Bartholomäus's niece, Philippine (1527–80), daughter of Franz Welser, was renowned for her learning and beauty. She secretly married the Archduke Ferdinand, second son of the Emperor Ferdinand I. She was given the titles Baroness of Zinnenburg, Margravine of Burgau, Landgravine of Nellenburg, and Countess of Oberhohenberg and Niederhohenberg. Their children were debarred from inheriting their father's rank as Archdukes of Austria; their son Margrave Andrew of Burgau became a cardinal and Charles, Margrave of Burgau became a noted general.

===Other members===
Another member of the Welser family, Markus Welser (1558–1614), was famed for his learning. He was a humanist, historian, publisher, and (from 1611) mayor of Augsburg.

Carl Wilhelm Welser von Neunhof (1663–1711) was a mayor of Nuremberg.

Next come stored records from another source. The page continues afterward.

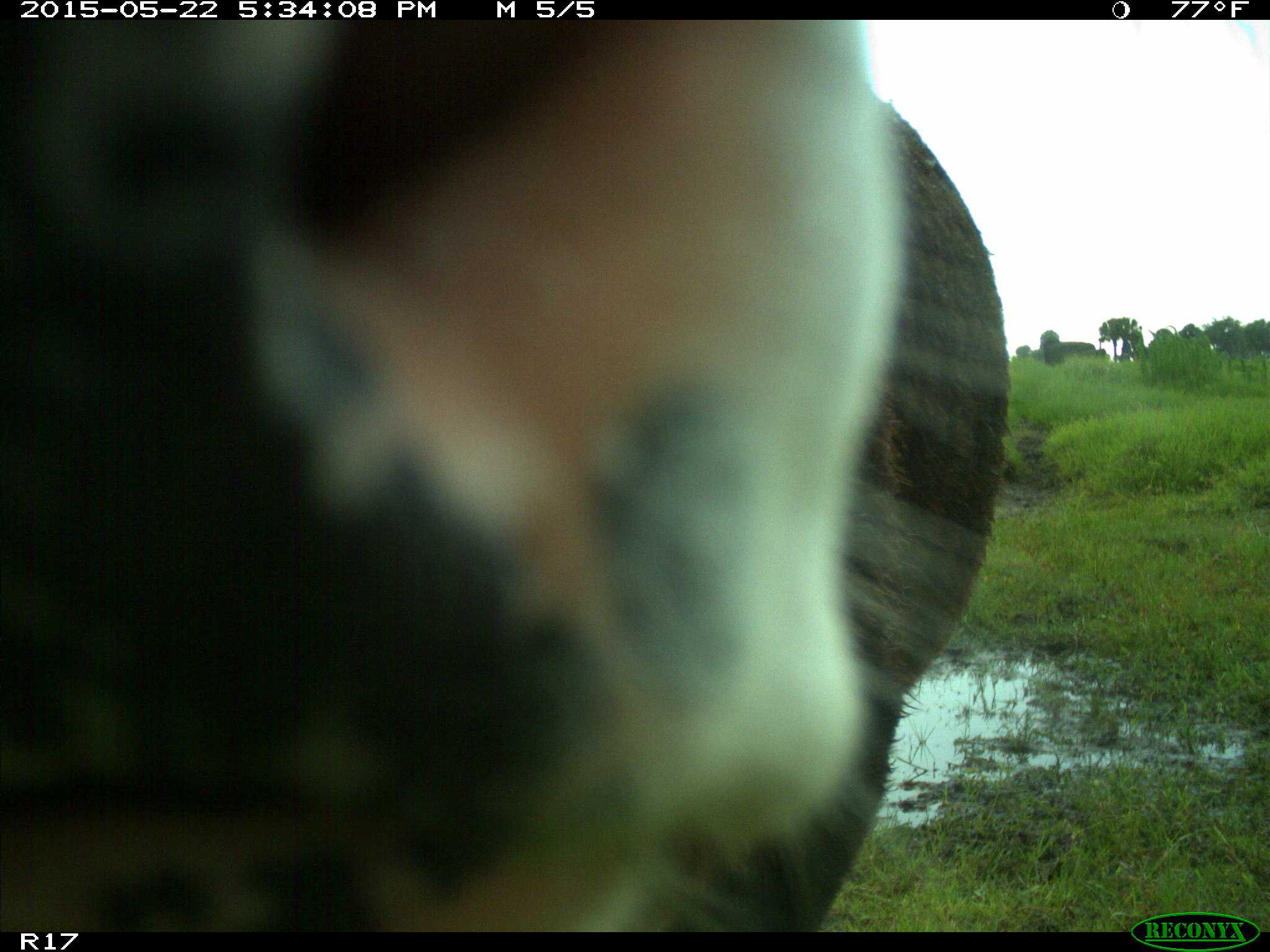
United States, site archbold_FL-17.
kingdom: Animalia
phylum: Chordata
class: Mammalia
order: Artiodactyla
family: Bovidae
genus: Bos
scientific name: Bos taurus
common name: domestic cow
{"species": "Bos taurus (domestic cow)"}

===Branches and nobility===
Bartholomeus Welser V was ennobled by the Emperor in 1532. The Augsburg main line became extinct in 1797, the Nuremberg branch in 1878. The Ulm branch, who became Imperial Barons in 1713, still exists.

==Legacy==
The Welsersche Familienstiftung (in English, the "Welser Family Foundation"), founded on 1 April 1539, still exists and has owned numerous castles in Germany. Following the extinction of the more senior lines of the family, the Ulm branch became administrators of the foundation.

In Augsburg there is the Fugger and Welser Adventure Museum that exhibits Welser and Fugger history.